__WRITTEN REQUEST 1__:
In the blog post about the cash management forecasting paper, which journal accepted that paper for publication?
__WRITTEN REQUEST 2__:
Please copy the blog post about the cash management forecasting paper from "Category Archives: Data-driven" up to and including "highway to hell.", changing "top" to "summit" throughout.

Category Archives: Data-driven decision making

It’s a long way to the top (if you wanna rock ‘n’ roll)

Yes, it’s a long way to the top, especially if you want to publish your first paper in a journal ranked in the first quartile of Economics. But, after a year of hard work, good news arrived at the end of 2016. The International Journal of Forecasting decided that my first paper, Empowering cash managers to achieve cost savings by improving predictive accuracy, deserved publication. It has been a long way to the top, but I wanted rock ‘n’ roll. At several moments of the process of writing, submission and revision, I really thought that I was on a highway to hell.

The underlying idea of the paper was simple: if predictive accuracy is a good thing, then cost savings in cash management must be correlated with better forecasts.  Even though the idea was simple, the process to reformulate the idea as a convincing message was not so easy. After providing the necessary background about the cash management problem, we introduced the main characteristics of the cash flow data sets used in the experiments. Then, we proposed five different forecasters for comparative purposes: autoregressive, linear regression, radial basis functions, random forests and a seasonal interaction model (the latter suggested by a reviewer).  As an evaluation algorithm we relied on a time-series cross validation procedure by Hyndman and the winners were… random forests (for data set 1) and linear regression (for data set 2).

__DATA__:
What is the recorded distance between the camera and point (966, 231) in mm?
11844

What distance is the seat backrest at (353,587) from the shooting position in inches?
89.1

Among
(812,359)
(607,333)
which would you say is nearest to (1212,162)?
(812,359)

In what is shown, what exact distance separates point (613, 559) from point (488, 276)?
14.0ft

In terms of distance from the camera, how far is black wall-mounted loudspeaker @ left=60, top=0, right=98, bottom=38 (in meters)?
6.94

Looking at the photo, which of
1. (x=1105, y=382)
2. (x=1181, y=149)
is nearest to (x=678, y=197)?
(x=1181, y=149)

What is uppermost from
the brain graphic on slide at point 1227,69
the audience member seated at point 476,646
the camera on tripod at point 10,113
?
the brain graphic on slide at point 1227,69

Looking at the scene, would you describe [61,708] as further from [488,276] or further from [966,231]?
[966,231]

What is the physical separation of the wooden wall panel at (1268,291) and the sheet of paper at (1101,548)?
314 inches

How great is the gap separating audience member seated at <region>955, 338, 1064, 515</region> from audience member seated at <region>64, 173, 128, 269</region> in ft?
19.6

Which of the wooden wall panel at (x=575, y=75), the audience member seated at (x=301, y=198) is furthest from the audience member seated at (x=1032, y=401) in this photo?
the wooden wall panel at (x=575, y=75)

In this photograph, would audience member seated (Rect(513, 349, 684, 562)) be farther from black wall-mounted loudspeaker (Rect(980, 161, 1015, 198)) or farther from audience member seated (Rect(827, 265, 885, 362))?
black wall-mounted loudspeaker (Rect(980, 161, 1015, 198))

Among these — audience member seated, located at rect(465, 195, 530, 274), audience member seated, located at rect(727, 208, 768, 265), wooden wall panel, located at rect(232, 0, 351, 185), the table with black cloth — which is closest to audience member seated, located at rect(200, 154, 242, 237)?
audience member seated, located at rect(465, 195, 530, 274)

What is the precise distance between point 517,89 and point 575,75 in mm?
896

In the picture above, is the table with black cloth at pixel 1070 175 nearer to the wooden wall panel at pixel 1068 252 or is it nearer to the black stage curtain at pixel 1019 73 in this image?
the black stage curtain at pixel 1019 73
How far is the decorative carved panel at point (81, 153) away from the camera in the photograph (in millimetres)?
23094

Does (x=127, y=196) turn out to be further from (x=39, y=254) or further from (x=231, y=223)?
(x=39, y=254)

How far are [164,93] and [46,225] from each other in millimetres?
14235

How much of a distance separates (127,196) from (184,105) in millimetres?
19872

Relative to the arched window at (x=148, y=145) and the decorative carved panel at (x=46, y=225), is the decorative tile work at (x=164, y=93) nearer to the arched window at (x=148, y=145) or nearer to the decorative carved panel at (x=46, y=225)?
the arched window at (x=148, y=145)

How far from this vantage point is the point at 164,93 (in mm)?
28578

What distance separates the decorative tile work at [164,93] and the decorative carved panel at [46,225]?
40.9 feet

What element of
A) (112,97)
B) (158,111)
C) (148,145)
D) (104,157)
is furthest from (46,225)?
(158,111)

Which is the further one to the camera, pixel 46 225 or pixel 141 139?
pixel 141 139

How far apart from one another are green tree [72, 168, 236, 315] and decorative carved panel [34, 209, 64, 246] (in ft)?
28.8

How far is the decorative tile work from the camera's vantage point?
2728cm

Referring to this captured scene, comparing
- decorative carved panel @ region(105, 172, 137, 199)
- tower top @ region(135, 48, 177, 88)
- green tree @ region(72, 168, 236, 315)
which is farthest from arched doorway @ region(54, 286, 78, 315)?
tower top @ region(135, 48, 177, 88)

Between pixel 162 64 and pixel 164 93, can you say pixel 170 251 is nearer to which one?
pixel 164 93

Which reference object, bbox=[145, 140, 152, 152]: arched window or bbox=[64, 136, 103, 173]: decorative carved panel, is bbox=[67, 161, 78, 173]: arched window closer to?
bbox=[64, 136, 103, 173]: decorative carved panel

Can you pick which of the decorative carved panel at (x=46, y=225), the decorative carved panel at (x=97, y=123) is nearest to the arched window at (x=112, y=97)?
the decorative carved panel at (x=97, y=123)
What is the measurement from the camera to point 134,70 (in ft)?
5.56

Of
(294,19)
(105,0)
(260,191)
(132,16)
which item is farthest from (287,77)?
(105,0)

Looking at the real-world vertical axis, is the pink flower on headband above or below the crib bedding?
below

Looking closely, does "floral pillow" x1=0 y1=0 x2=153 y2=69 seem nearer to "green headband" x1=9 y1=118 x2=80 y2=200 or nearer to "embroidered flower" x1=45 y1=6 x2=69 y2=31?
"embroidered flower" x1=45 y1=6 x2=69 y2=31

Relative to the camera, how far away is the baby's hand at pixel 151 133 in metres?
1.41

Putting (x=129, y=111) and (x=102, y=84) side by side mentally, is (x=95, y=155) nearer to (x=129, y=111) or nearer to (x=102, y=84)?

__RESPONSE 1__:
The International Journal of Forecasting.

__RESPONSE 2__:
Category Archives: Data-driven decision making

It’s a long way to the summit (if you wanna rock ‘n’ roll)

Yes, it’s a long way to the summit, especially if you want to publish your first paper in a journal ranked in the first quartile of Economics. But, after a year of hard work, good news arrived at the end of 2016. The International Journal of Forecasting decided that my first paper, Empowering cash managers to achieve cost savings by improving predictive accuracy, deserved publication. It has been a long way to the summit, but I wanted rock ‘n’ roll. At several moments of the process of writing, submission and revision, I really thought that I was on a highway to hell.